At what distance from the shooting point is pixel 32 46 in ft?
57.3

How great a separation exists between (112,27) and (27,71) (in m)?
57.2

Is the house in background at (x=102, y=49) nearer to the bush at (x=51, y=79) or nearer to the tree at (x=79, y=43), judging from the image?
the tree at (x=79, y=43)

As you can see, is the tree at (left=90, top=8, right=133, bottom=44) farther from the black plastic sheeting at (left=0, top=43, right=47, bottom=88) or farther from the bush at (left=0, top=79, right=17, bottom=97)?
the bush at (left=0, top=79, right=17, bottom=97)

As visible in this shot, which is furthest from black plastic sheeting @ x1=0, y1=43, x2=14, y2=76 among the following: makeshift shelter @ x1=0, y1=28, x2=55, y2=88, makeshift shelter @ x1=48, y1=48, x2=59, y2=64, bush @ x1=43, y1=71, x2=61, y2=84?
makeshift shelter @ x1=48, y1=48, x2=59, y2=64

---

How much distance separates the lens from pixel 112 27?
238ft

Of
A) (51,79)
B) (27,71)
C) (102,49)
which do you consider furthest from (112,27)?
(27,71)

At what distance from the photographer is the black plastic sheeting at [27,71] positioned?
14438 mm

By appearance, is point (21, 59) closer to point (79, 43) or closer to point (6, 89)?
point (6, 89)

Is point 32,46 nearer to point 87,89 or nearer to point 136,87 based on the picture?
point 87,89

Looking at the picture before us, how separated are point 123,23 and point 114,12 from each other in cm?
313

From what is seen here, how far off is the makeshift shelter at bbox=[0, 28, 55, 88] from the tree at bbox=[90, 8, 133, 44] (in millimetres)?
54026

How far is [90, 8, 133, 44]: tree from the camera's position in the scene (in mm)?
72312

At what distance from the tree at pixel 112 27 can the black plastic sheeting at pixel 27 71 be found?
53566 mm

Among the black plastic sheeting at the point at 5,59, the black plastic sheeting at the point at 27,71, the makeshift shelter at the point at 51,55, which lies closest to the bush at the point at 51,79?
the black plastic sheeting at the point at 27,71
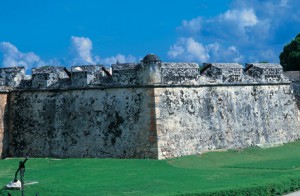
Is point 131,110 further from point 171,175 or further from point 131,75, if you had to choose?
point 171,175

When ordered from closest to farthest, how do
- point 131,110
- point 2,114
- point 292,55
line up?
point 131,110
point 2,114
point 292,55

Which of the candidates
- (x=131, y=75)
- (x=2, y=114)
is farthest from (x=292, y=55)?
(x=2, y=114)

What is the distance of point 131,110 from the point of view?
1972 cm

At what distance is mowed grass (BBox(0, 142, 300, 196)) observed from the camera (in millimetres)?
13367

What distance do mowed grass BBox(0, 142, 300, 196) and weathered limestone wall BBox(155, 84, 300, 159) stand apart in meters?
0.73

## To do
Gather every line of the records that contains the string "closest", and copy each such line in full. Matching is case-sensitive.

## Answer to this task
Among the black plastic sheeting at the point at 5,59, the black plastic sheeting at the point at 27,71, the makeshift shelter at the point at 51,55, which lies closest to the bush at the point at 51,79?
When ordered from closest to farthest, how do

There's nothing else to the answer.